L’ail à la mode de chez nous

La Chine a la réputation d’être le manufacturier du monde. En sera-t-il bientôt aussi le garde-manger?

En tout cas, pour ce qui est de l’ail, c’est déjà fait. Les bulbes que les consommateurs achètent dans nos épiceries québécoises ont été cultivés dans leur grande majorité par des Chinois – le quart de la production mondiale plus précisément – et emmenés chez nous par transport maritime.

Néanmoins, il est toujours possible de trouver de l’ail cultivé localement, ici dans la région. «Ça demeure une production marginale mais ça fait partie de quelques paniers offerts par les producteurs maraîchers biologiques», affirme Jacques Painchaud, agronome et conseiller en production légumière et fruitière au bureau du MAPAQ à Drummondville.

Pourtant dans les années 1990, Les Cultures de chez-nous, un producteur de poireaux et d’asperges de Sainte-Brigitte-des-Saults, avait tenté l’aventure de l’ail à grande échelle. «Il pratiquait la culture et la transformation, relate Jacques Painchaud, mais il a cessé rapidement de le cultiver car l’ail de Chine est trop bon marché pour arriver à le concurrencer et faire ses frais. Même la transformation a été abandonnée un peu plus tard pour les mêmes raisons.»

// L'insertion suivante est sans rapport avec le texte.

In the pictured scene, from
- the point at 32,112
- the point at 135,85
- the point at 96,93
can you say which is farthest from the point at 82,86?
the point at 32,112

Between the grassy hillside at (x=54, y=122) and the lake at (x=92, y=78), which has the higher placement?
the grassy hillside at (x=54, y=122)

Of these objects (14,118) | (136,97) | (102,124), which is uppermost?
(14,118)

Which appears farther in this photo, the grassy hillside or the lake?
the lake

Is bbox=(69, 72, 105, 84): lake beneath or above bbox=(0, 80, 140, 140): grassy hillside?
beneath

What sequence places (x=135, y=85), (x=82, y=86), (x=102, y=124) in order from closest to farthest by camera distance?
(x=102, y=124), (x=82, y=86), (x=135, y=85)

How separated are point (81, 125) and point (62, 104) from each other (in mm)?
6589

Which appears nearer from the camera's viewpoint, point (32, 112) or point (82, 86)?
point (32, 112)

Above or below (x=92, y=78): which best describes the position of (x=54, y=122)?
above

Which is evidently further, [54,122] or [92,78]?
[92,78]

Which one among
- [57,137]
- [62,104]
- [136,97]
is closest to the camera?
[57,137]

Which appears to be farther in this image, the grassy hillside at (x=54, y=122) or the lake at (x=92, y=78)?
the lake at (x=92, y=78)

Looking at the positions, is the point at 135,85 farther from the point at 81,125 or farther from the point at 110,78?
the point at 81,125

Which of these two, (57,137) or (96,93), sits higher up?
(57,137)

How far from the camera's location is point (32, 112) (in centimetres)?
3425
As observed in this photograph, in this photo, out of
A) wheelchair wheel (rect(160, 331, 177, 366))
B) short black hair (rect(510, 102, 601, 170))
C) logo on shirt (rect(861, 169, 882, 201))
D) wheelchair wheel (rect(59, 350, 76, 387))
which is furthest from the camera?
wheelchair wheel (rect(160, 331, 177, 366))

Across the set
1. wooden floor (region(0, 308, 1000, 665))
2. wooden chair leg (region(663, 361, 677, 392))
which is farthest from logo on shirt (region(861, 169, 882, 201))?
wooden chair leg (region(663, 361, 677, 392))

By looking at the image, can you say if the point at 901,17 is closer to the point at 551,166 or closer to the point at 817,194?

Il faut pourtant goûter une fois l’ail du Québec pour constater toute la différence. «On ne parle pas de la même qualité, confirme l’agronome. L’ail qu’on consomme a perdu une bonne partie de sa fraîcheur lorsqu’il arrive sur les tablettes des supermarchés. Il n’y a qu’à voir ces germes sur les bulbes pour le constater.»

À la mode de chez nous

«Ça n’a rien à voir avec la finesse de l’ail rose de Lautrec», renchérit Jacques Dehais, des Serres de la Nouvelle-France. Ce producteur bio de Charette, dans la MRC de Maskinongé, a planté les 24 et 25 décembre 2009 plus de 3000 bulbes d’ail de Lautrec, une variété française protégée par un label en Europe. «J’ai risqué le paquet comme on dit et cela a très bien fonctionné», raconte ce Français de la région de Normandie établi au Québec depuis 33 ans.

Parce qu’il est cultivé en serre, l’ail de Lautrec de M. Dehais est arrivé rapidement à maturité dès le mois de juin même si il avait été planté tard en saison. «Il est je dirais trois fois plus fort de celui qu’on retrouve dans les épiceries mais il se digère mieux», poursuit-il. Le producteur est vendu comme on dit à cette plante potagère. «J’en consomme tous les jours. C’est un anti-bactérien naturel et c’est bon pour le cholestérol.» L’ail rose de Lautrec se caractérise par son goût doux et légèrement sucré.

Jacques Dehais écoule sa production via les groupes Écomarché à Trois-Rivières et Fierté d’ici à Louiseville. Cet automne, il refera l’expérience avec cette fois-ci 5000 bulbes. Il tentera aussi l’expérience avec une nouvelle variété qui lui permettra d’offrir de l’ail tressé, ce que ne permet pas l’ail de Lautrec à cause de sa hampe florale rigide. Environ 5000 autres bulbes de ce type seront également mis en terre dans les prochaines semaines.

Jacques Dehais est bien conscient que les Serres de la Nouvelle-France n’arriveront jamais à concurrencer la Chine mais chaque consommateur qui goûte une seule fois son ail ne voit plus jamais celui offert dans les supermarchés de la même façon.